Now, in the second decade of this century, Prime Minister Narendra Modi has been harping on the century-old theme of India playing spiritual mentor to the world. Sometime in 2013, speaking at the Shri Ram College of Commerce in Delhi, he referred to the idea of establishing India as the “Jagadguru (the world’s teacher)”. Modi is being true to his right-wing political inheritance. But he is aware of the fact that mere talk of spirituality will not sell. It has to have a physical form. He found that yoga is the most visible embodiment of what Indian spirituality is all about. He has cleverly pitched it as a psychological balm which heals body and mind in a stressed out contemporary world. Yoga is a rejuvenator, the spiritual Viagra.

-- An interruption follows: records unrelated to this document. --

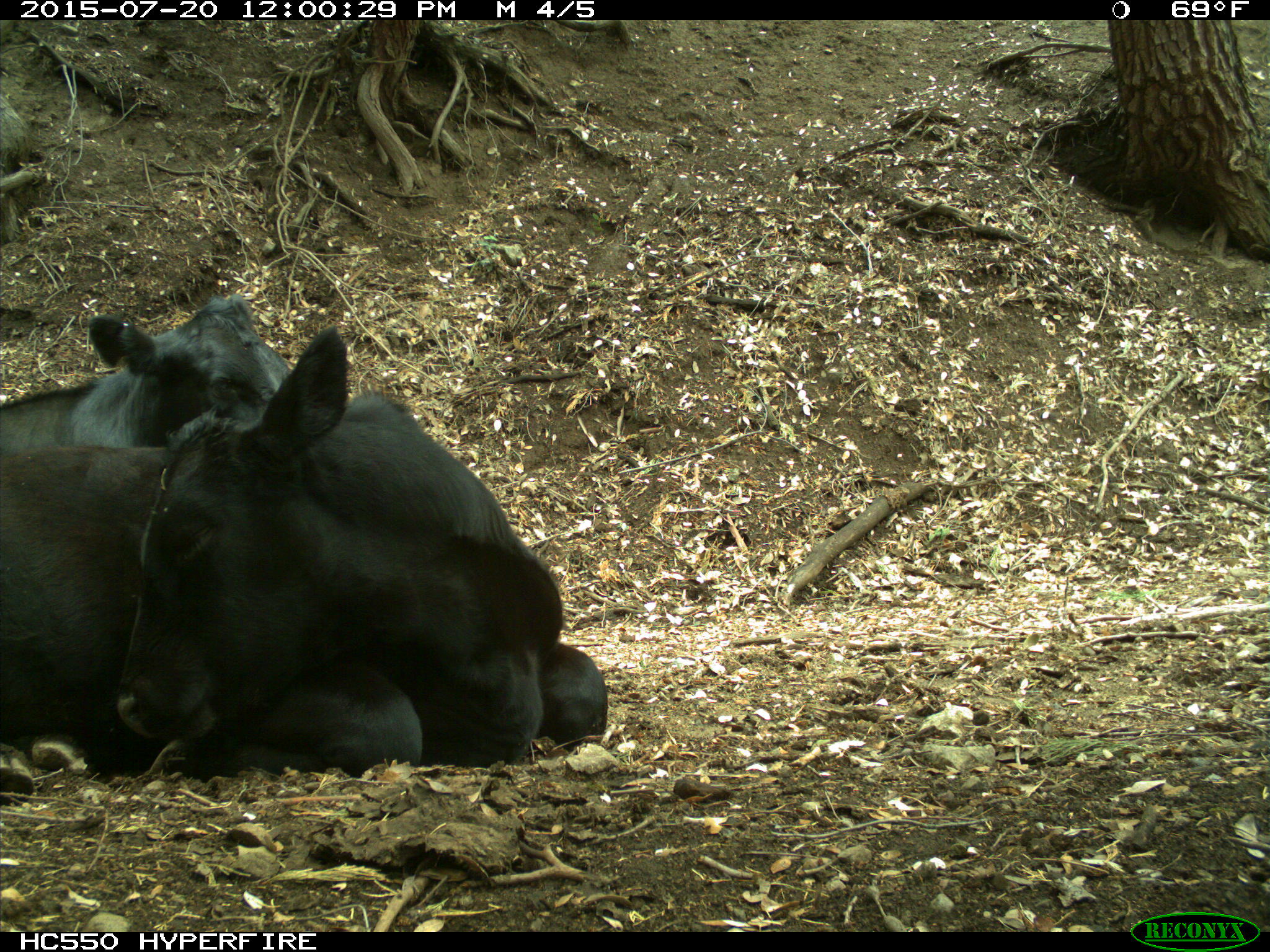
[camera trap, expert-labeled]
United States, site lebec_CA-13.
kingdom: Animalia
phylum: Chordata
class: Mammalia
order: Artiodactyla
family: Bovidae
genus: Bos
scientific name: Bos taurus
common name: domestic cow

It would be futile to argue that Modi government’s sales pitch of yoga is a vulgarisation of the Indian spiritual traditions. There is the compulsion to package a product well in order to sell it, and if it means simplifying and falsifying the original content then so be it. It is the marketing imperative. But the crucial question is not whether Modi government is marketing the genuine product. The issue is whether branding India as the global shrink is a good idea in itself. India can play the shrink through yoga without declaring itself to be a shaman. But there is need to be tactical in these matters. For example, the United States effectively plays the global cop while vehemently denying that it has any desire to be the world hegemon. Modi and his team should loudly deny that they want to be a dominant soft power through yoga. Efforts should, however, be made to spread yoga globally.

Modi and BJP should not, however, delude themselves into thinking that they are the first since Independence to leverage India’s soft power. Vivekananda tried to propagate India’s soft power in his own way in the last nine years of his short life. Rabindranath Tagore did it after he won the Nobel Prize for Literature in 1913, and so did Uday Shankar and his troupe in Europe and America in the 1920s and 1930s. Gandhi became India’s face of soft power in the last century. Nehru enjoyed a short spell of soft power success in the global diplomatic circle in the 1950s. India’s information technology (IT) surge in the 1990s was again an expression of India’s soft-power with a dollar edge. Yoga, too, could be turned into a major Indian export, generating billions of dollars. It can make India a super soft power, without raising apprehensions in the world about India’s game plan.
Assuming that yoga will be a global success and that it will make India the global shaman, the key question remains whether soft power is the real power, and whether when it comes to the crunch, soft power will suffice in world affairs. The answer is that soft power is not real power in the short and medium run. Real power lies in economic and military clout. India has a long way to go before it can use its economic and military power to dominate the world scene. 

The US provides a very good example of what it is to be a big soft power and a big economic-military power. Hollywood, American pop culture, American opulence proclaim the US’ soft power. But the US knows that it is not real power. That is why, it is asserting its economic and military power in big and small ways, and in the right and wrong ways.

It is useful to remember that even if yoga becomes a super-hit across the world, it does not make India a major global power. While the Indian government should support and encourage those who are taking yoga beyond Indian borders, they should not be identified exclusively with the product. The Indian government tag will devalue yoga in the same way that the Soviet Union tag had dimmed the artistic sheen of the Bolshoi opera. It is a mistake that Prime Minister Modi and his Cabinet colleagues are committing by being seen to be the sponsors of global yoga. The market fortunes of yoga will fluctuate, and it is better for yoga as well as for itself if the Indian state keeps out of the whole business. Yoga should be a private sector enterprise. It should not be a public sector undertaking.